MY SUNSHINE AWAY by M.O. Walsh

My Sunshine Away is a debut novel by M.O. Walsh about the summer when the narrator – 15 years old and living in an upscale neighborhood in Baton Rouge – experienced the rape of a neighbor named Lindy Simpson. Lindy, also 15 years old, was the subject of a somewhat obsessive crush on the narrator’s part. Most of the book centers around his relationship with Lindy in the years leading up to and following the rape.

In My Sunshine Away, the narrator, looking back two decades later, explores his adolescence and how formative Lindy’s rape was in his life. He himself went through a lot of upheaval in his life around the same time – his father left his mother, and his older sister was killed in a car accident. But as a self-absorbed teenager, he didn’t experience the sense of loss around those events as acutely as he would later in life. Similarly with Lindy’s rape, he experienced it solely through the prism of an adolescent boy with a crush on the victim, with little capacity to understand how it affected her. In retelling the events of those years, he finally learns to appreciate what those around him were going through while he was lost in his own world.

For the most part, I really enjoyed Walsh’s writing. It was crisp and descriptive, intimate and honest. I got sucked into this story quickly and felt deeply connected to the narrator, in large part because I spent so much time in his head. Some reviewers have criticized the book for a few tangents it takes in places, such as describing in great length the impact of Hurricane Katrina’s displaced New Orleanians on the city of Baton Rouge. Those tangents didn’t bother me; I found them pretty interesting and, even if unrelated to Lindy’s rape, good for atmosphere. Baton Rouge itself is an interesting setting, sensual and rich in its food, heat and terrain.

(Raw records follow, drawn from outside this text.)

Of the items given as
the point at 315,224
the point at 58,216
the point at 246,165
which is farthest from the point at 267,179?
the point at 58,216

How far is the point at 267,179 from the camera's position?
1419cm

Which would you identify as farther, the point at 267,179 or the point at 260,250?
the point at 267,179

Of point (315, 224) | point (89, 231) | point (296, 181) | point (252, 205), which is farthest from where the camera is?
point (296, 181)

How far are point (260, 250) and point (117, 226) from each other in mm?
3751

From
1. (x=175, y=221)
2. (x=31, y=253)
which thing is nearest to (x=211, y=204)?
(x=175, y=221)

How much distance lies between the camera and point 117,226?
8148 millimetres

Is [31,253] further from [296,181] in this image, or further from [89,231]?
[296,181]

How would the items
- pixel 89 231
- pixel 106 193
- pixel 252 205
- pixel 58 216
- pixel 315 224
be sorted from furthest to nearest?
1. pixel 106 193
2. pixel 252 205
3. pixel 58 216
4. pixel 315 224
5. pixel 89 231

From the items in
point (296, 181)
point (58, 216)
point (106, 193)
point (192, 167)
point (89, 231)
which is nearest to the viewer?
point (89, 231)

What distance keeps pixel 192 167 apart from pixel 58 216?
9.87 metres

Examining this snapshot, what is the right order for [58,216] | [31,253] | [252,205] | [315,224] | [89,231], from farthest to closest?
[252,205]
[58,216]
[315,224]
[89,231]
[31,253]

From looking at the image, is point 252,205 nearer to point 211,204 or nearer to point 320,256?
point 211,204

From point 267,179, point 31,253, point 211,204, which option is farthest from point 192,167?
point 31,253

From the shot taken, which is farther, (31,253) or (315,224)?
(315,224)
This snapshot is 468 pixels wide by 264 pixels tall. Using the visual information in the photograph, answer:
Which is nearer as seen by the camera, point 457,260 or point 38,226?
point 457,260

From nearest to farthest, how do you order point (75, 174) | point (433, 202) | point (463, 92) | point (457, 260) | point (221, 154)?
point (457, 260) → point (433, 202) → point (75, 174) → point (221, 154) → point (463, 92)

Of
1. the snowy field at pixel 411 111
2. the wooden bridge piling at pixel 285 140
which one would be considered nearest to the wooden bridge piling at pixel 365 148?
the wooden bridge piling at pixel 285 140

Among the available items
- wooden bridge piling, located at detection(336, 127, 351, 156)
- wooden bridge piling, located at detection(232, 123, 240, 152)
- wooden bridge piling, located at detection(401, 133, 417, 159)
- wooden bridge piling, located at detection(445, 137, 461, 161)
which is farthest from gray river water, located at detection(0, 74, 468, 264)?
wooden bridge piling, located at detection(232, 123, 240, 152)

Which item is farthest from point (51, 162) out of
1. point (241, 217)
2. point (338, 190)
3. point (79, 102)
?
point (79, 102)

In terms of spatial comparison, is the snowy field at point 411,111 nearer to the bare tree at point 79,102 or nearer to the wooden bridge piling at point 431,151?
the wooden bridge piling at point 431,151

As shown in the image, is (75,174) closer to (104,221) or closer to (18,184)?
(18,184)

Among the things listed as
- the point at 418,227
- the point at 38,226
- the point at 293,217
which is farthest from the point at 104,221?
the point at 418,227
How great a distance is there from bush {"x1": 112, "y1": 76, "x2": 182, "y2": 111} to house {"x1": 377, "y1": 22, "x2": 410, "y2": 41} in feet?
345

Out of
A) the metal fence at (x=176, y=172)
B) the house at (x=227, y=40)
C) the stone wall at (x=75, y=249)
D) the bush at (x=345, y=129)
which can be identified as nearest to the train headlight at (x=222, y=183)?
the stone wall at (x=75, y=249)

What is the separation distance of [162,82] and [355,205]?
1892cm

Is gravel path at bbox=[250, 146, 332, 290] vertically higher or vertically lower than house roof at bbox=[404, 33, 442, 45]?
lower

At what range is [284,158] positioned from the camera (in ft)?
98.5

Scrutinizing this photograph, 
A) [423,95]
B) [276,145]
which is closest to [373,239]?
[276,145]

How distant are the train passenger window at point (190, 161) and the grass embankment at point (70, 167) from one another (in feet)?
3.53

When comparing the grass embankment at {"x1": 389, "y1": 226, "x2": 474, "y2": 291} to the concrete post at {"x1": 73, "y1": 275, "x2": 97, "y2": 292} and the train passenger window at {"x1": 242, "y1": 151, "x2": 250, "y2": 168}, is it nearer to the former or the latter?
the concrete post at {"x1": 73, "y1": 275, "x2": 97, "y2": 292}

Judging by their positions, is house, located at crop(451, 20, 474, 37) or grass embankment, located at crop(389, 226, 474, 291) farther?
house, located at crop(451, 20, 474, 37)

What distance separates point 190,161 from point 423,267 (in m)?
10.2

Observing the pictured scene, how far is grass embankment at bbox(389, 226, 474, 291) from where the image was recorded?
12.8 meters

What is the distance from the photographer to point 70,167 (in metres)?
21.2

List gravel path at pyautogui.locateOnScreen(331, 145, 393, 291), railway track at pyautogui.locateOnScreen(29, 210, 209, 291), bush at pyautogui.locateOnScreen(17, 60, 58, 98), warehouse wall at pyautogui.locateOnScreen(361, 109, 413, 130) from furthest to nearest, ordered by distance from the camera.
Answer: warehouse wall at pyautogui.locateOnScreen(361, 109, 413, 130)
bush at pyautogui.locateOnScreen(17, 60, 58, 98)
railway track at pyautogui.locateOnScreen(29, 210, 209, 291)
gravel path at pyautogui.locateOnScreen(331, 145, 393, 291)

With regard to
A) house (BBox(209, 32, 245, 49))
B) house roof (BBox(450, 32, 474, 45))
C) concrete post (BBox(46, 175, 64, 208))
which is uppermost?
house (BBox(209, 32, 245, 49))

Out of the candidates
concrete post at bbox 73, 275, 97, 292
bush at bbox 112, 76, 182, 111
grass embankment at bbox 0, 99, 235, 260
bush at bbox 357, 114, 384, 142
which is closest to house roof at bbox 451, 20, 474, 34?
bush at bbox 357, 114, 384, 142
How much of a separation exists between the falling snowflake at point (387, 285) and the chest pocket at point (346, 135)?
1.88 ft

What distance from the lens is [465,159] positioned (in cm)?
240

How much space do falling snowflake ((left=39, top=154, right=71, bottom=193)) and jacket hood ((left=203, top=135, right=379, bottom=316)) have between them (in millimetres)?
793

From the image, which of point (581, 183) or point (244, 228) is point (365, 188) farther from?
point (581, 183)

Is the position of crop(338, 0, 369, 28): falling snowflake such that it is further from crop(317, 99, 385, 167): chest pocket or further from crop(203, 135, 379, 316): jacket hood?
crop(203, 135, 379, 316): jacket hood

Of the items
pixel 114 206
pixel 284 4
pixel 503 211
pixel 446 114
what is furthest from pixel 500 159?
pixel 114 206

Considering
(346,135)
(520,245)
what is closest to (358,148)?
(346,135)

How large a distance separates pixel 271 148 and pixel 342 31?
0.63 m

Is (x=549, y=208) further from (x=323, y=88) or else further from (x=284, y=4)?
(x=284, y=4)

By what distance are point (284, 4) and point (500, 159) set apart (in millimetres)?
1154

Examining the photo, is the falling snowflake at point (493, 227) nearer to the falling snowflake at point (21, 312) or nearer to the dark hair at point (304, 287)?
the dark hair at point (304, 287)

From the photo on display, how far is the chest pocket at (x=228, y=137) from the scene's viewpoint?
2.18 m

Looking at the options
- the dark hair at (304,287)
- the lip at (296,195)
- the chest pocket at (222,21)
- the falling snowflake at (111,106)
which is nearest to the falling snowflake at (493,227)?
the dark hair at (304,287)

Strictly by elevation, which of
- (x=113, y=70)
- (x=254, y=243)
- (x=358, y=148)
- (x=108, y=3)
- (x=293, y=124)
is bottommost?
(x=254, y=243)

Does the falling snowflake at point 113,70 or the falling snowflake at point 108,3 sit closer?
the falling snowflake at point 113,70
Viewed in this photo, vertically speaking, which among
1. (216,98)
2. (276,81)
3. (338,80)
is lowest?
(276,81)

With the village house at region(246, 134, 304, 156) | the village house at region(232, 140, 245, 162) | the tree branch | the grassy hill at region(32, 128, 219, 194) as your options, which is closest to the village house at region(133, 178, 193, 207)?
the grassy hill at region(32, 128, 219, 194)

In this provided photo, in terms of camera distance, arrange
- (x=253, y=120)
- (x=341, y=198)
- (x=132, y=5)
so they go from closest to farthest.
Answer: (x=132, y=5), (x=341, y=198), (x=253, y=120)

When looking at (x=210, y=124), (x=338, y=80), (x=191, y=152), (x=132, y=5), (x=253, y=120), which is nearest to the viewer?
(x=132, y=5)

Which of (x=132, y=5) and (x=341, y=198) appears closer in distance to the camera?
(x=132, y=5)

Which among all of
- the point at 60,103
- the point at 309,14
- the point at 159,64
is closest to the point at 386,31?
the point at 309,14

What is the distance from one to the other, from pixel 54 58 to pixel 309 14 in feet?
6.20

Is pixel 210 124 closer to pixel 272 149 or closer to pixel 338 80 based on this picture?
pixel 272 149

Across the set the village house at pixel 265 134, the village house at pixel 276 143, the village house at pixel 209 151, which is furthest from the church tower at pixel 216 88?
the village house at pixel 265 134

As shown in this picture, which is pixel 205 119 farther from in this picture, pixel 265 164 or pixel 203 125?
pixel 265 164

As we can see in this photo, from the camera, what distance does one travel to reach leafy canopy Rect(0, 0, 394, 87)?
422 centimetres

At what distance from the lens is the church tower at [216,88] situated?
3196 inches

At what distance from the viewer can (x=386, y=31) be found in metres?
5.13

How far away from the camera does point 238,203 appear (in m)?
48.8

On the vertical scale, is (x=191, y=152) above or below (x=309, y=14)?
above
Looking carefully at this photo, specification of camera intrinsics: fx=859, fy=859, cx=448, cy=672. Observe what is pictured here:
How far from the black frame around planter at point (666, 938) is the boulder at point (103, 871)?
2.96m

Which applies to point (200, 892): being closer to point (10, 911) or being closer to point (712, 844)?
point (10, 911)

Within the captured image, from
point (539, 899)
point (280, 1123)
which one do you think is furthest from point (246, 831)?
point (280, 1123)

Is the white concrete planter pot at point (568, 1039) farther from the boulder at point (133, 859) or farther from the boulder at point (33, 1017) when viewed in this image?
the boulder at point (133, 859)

My quibbles, because I always have a few: first, Walsh included too much explicit foreshadowing, which I hate. For example, the narrator would say things like, “Those things would come back to haunt me” or “our home was never the same” or “this is when things got interesting”. I much prefer when the story unspools naturally, without those narrative cues, which I think reflect the author’s lack of confidence in the reader.

MILD SPOILER: I also found the end, in which the mystery of who raped Lindy Simpson, underwhelming. The suspect likely would have been identified earlier, given the circumstantial evidence. I think Walsh expected his resolution to be dramatic and unexpected, but it wasn’t.

Overall, though, My Sunshine Away captured adolescence, with all of its inconsistencies, humiliations, passion and mystery, beautifully, and for that I really enjoyed it.

I listened to My Sunshine Away on audio. The narrator, Kirby Heyborne performed the book with a gravelly, passionate voice that was perfect for the adult version of the narrator. I thought he did a great job and I highly recommend the audio.